— BEGIN RECORDS PROVIDED —

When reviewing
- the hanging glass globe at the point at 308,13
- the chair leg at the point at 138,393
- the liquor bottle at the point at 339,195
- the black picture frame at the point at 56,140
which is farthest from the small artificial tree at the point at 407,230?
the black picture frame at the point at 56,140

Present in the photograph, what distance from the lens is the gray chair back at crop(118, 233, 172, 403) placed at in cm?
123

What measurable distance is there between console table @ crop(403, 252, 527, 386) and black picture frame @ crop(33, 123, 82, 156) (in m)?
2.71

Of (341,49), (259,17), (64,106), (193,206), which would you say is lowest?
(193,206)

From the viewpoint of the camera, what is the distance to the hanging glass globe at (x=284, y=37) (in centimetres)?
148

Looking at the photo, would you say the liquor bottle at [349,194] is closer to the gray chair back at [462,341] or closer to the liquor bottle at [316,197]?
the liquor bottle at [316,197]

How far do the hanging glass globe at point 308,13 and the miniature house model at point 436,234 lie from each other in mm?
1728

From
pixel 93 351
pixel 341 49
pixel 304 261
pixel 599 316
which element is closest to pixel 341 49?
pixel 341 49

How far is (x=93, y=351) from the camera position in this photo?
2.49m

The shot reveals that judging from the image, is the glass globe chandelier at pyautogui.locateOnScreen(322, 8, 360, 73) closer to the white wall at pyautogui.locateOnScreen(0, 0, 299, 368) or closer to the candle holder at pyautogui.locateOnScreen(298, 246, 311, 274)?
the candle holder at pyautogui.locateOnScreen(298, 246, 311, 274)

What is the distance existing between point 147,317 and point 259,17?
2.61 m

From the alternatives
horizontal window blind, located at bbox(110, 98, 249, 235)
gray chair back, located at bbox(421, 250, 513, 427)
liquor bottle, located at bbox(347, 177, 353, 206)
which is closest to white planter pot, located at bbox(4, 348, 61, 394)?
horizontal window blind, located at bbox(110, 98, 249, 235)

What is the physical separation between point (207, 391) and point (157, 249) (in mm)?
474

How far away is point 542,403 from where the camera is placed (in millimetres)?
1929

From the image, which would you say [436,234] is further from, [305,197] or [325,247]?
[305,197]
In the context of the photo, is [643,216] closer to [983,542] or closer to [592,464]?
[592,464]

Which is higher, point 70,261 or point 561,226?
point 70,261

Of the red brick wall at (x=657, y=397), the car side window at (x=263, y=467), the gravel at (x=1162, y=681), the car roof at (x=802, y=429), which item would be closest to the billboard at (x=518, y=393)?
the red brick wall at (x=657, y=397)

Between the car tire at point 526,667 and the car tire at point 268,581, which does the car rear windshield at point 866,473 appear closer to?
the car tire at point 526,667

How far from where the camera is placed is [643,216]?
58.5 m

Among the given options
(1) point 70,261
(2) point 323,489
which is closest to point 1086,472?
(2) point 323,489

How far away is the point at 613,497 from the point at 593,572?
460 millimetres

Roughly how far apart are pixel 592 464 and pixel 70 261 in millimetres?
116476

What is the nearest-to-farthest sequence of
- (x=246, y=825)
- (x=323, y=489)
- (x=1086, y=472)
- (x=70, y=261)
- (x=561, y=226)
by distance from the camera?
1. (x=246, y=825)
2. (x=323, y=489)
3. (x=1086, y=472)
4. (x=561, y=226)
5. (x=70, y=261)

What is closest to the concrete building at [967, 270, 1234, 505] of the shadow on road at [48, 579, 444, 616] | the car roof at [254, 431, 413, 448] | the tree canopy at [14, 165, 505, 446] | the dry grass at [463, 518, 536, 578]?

— END RECORDS PROVIDED —

GOAL:
Reproduce the lines above with "hanging glass globe" swapped for "glass pendant lamp" at every occurrence, leaving all other text unchanged.

SOLVED EXERCISE:
When reviewing
- the glass pendant lamp at the point at 308,13
- the chair leg at the point at 138,393
- the liquor bottle at the point at 339,195
- the black picture frame at the point at 56,140
which is farthest from the small artificial tree at the point at 407,230?
the black picture frame at the point at 56,140

Present in the photograph, what distance from the lens is the gray chair back at crop(118, 233, 172, 403) placed at in cm?
123

What measurable distance is there between console table @ crop(403, 252, 527, 386) and black picture frame @ crop(33, 123, 82, 156) (in m)?
2.71

Of (341,49), (259,17), (64,106), (193,206), which would you say is lowest?
(193,206)

From the viewpoint of the camera, what is the distance to the glass pendant lamp at (x=284, y=37) (in centimetres)?
148

Looking at the photo, would you say the liquor bottle at [349,194] is closer to the gray chair back at [462,341] or closer to the liquor bottle at [316,197]?
the liquor bottle at [316,197]

How far do the glass pendant lamp at point 308,13 and the miniature house model at point 436,234 lie from each other in mm?
1728

From
pixel 93 351
pixel 341 49
pixel 304 261
pixel 599 316
which element is closest to pixel 341 49?
pixel 341 49

How far is (x=93, y=351) from the camera position in this photo?
2.49m

The shot reveals that judging from the image, is the glass globe chandelier at pyautogui.locateOnScreen(322, 8, 360, 73) closer to the white wall at pyautogui.locateOnScreen(0, 0, 299, 368) or closer to the candle holder at pyautogui.locateOnScreen(298, 246, 311, 274)?
the candle holder at pyautogui.locateOnScreen(298, 246, 311, 274)

What is the distance existing between point 147,317 and point 259,17?
2.61 m

From the alternatives
horizontal window blind, located at bbox(110, 98, 249, 235)
gray chair back, located at bbox(421, 250, 513, 427)
liquor bottle, located at bbox(347, 177, 353, 206)
which is closest to white planter pot, located at bbox(4, 348, 61, 394)?
horizontal window blind, located at bbox(110, 98, 249, 235)

What is the physical separation between point (207, 391) and point (157, 249) (in mm)?
474

How far away is point 542,403 from where the camera is placed (in millimetres)?
1929

From the image, which would you say [436,234] is further from, [305,197] or [325,247]?
[305,197]
In the context of the photo, is [643,216] closer to [983,542] or closer to [592,464]?
[592,464]

Which is higher, point 70,261 or point 561,226?
point 70,261

Of the red brick wall at (x=657, y=397), the car side window at (x=263, y=467), the gravel at (x=1162, y=681), the car roof at (x=802, y=429), which item would be closest to the billboard at (x=518, y=393)?
the red brick wall at (x=657, y=397)

Between the car tire at point 526,667 and the car tire at point 268,581, which does the car rear windshield at point 866,473 appear closer to?
the car tire at point 526,667

How far from where the camera is placed is [643,216]?
58.5 m

Among the given options
(1) point 70,261
(2) point 323,489
which is closest to point 1086,472?
(2) point 323,489

How far away is the point at 613,497 from the point at 593,572?
460 millimetres

Roughly how far apart are pixel 592 464 and pixel 70 261 in millimetres?
116476

What is the nearest-to-farthest sequence of
- (x=246, y=825)
- (x=323, y=489)
- (x=1086, y=472)
- (x=70, y=261)
- (x=561, y=226)
by distance from the camera?
1. (x=246, y=825)
2. (x=323, y=489)
3. (x=1086, y=472)
4. (x=561, y=226)
5. (x=70, y=261)

What is closest to the concrete building at [967, 270, 1234, 505] of the shadow on road at [48, 579, 444, 616] | the car roof at [254, 431, 413, 448] | the tree canopy at [14, 165, 505, 446] | the dry grass at [463, 518, 536, 578]?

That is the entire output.